MEDIACAHAYU – Presiden Prabowo Subianto mengambil langkah politik yang tak lazim namun strategis yakni memberikan abolisi kepada Tom Lembong dan amnesti kepada Hasto Kristiyanto.
Dewan Perwakilan Rakyat (DPR) RI sudah mengesahkan usulan tersebut, membuka jalan bagi dua tokoh yang sebelumnya terjerat kasus hukum untuk kembali bebas.
Namun publik bertanya-tanya, apakah ini langkah keadilan, atau justru kompromi demi stabilitas?
Tom dan Hasto, Dari Terhukum Jadi Termaafkan
Tom Lembong pernah dijatuhi hukuman dalam kasus korupsi impor gula. Hasto Kristiyanto terseret kasus suap. Kini, lewat pena Presiden dan ketok palu DPR, keduanya lepas dari status terpidana. Pengampunan politik itu menghapus beban hukum yang semestinya ditegakkan oleh negara.
Di tengah euforia rekonsiliasi, sejumlah kalangan justru mengendus aroma transaksi. “Ini langkah menyejukkan,” ujar Khalid Zabidi, Direktur Informasi dan Komunikasi GREAT Institute. Dikutip Jumat (1/8)
Tapi ia juga tak menampik, keputusan ini sarat kalkulasi. “Bukan hanya soal hukum, tapi juga manuver politik untuk mengakomodasi kelompok yang dulu berseberangan.”
Dasco di Balik Layar
Satu nama mencuat dalam pengesahan abolisi dan amnesti ini, Sufmi Dasco Ahmad, Wakil Ketua DPR RI. Menurut Khalid, Dasco adalah otak politik di parlemen yang menjembatani keputusan presiden. “Ia memainkan peran kunci dalam menormalisasi hubungan antara elit-elit yang sempat berkonflik,” ujarnya.
Langkah Dasco dan Prabowo ini dinilai sebagai cara cepat meredam resistensi oposisi yang bisa mengganggu stabilitas pemerintahan di awal masa jabatan.

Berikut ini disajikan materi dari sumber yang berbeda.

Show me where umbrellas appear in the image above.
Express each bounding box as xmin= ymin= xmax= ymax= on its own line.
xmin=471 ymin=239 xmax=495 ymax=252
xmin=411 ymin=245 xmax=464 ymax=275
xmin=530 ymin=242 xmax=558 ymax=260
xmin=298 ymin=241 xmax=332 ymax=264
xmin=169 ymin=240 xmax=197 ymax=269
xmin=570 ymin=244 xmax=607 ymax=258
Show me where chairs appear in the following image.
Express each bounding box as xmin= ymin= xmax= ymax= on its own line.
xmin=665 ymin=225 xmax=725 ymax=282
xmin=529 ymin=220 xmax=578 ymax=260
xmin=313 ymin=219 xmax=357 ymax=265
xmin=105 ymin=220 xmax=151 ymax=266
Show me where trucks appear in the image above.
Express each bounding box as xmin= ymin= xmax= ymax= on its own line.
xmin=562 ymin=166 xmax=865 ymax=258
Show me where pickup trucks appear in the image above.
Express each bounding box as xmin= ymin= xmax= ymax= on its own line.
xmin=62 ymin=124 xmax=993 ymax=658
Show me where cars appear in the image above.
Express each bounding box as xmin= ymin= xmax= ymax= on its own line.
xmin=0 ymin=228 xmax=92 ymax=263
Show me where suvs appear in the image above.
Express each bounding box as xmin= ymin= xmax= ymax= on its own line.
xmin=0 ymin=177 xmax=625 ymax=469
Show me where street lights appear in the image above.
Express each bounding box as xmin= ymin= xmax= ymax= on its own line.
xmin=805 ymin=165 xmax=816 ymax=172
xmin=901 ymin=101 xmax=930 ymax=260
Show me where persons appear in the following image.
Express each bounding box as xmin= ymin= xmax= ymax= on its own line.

Anto Sudarto Menilai Ini Soal Komunikasi Politik
Dari kampus, suara kritis datang. Anto Sudarto, pengamat komunikasi politik dari Universitas Pancasila, menyebut langkah ini sebagai “modal awal” Prabowo untuk membangun komunikasi dengan kelompok Megawati dan masyarakat sipil.
“Tentu ini akan mempermudah komunikasi politik. Tapi publik tak boleh lupa: keadilan bukan soal akomodasi, melainkan tanggung jawab pada hukum,” kata Anto, yang juga Ketua Jurusan Komunikasi Krisis Pascasarjana Universitas Pancasila.
Rekonsiliasi atau Pemutihan Politik?
Abolisi dan amnesti bukan tanpa preseden, tapi jarang diberikan kepada pelaku korupsi. Keputusan ini menciptakan preseden baru: bahwa stabilitas bisa didahulukan ketimbang konsistensi hukum.
Pertanyaan besarnya adalah, apakah pengampunan ini demi kepentingan bangsa, atau demi merangkul elit politik untuk mengamankan kekuasaan? Sejarah akan menilai, namun publik berhak waspada.